▶ Passage provided
☆ ☆ ☆ ☆ ☆ ☆ ☆
It remains to speak of the effect on rent. Assuming (what is usually the fact,) that the consumption of food is not diminished, the same cultivation as before will be necessary to supply the wants of the community; the margin of cultivation, to use Dr Chalmers, expression, remains where it was; and the same land or capital which, as the least productive, already regulated the value and price of the whole produce, will continue to regulate them. The effect which a tax on agricultural produce will have on rent, depends on its affecting or not affecting the difference between the return to this least productive land or capital, and the returns to other lands and capitals. Now this depends on the manner in which the tax is imposed. If it is an ad valorem tax, or what is the same thing, a fixed proportion of the produce, such as tithe for example, it evidently lowers corn-rents. For it takes more corn from the better lands than from the worse; and exactly in the degree in which they are better; land of twice the productiveness paying twice as much to the tithe. Whatever takes more from the greater of two quantities than from the less, diminishes the difference between them. The imposition of a tithe on corn would take a tithe also from corn-rent: for if we reduce a series of numbers by a tenth each, the differences between them are reduced one-tenth.
☆ ☆ ☆ ☆ ☆ ☆ ☆
▶ Available data
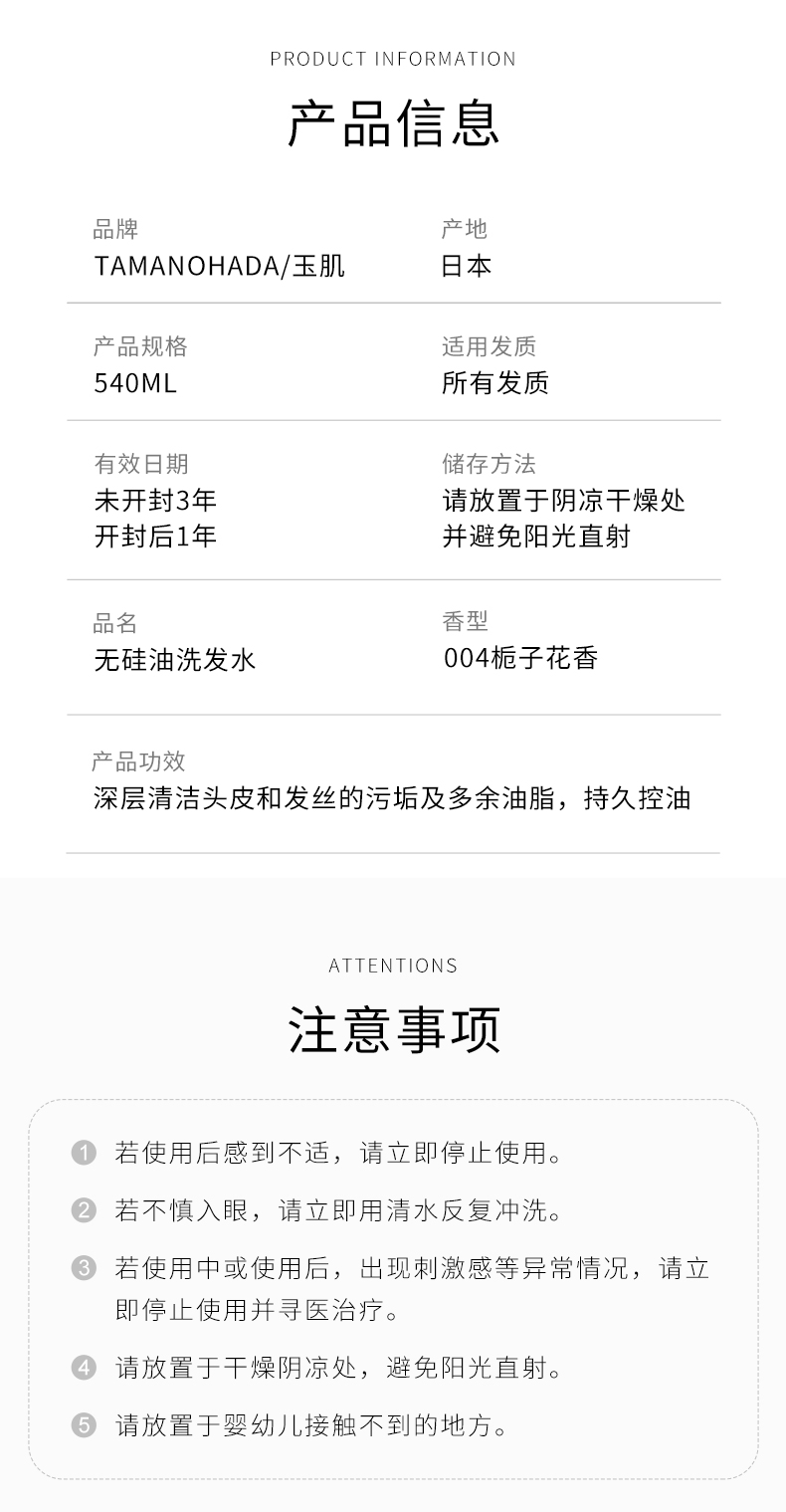 PRODUCT INFORMATION

产品信息

品牌
TAMANOHADA/玉肌

产地
日本

产品规格
540ML

适用发质
所有发质

有效日期
未开封3年
开封后1年

储存方法
请放置于阴凉干燥处
并避免阳光直射

品名
无硅油洗发水

香型
004栀子花香

产品功效
深层清洁头皮和发丝的污垢及多余油脂，持久控油

ATTENTIONS

注意事项

1 若使用后感到不适，请立即停止使用。

2 若不慎入眼，请立即用清水反复冲洗。

3 若使用中或使用后，出现刺激感等异常情况，请立即停止使用并寻医治疗。

4 请放置于干燥阴凉处，避免阳光直射。

5 请放置于婴幼儿接触不到的地方。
☆ ☆ ☆ ☆ ☆ ☆ ☆
▶ Exercise directions
Transcribe the passage above on how a tax on agricultural produce affects rent, word for word and in full.

▶ Response
It remains to speak of the effect on rent. Assuming (what is usually the fact,) that the consumption of food is not diminished, the same cultivation as before will be necessary to supply the wants of the community; the margin of cultivation, to use Dr Chalmers, expression, remains where it was; and the same land or capital which, as the least productive, already regulated the value and price of the whole produce, will continue to regulate them. The effect which a tax on agricultural produce will have on rent, depends on its affecting or not affecting the difference between the return to this least productive land or capital, and the returns to other lands and capitals. Now this depends on the manner in which the tax is imposed. If it is an ad valorem tax, or what is the same thing, a fixed proportion of the produce, such as tithe for example, it evidently lowers corn-rents. For it takes more corn from the better lands than from the worse; and exactly in the degree in which they are better; land of twice the productiveness paying twice as much to the tithe. Whatever takes more from the greater of two quantities than from the less, diminishes the difference between them. The imposition of a tithe on corn would take a tithe also from corn-rent: for if we reduce a series of numbers by a tenth each, the differences between them are reduced one-tenth.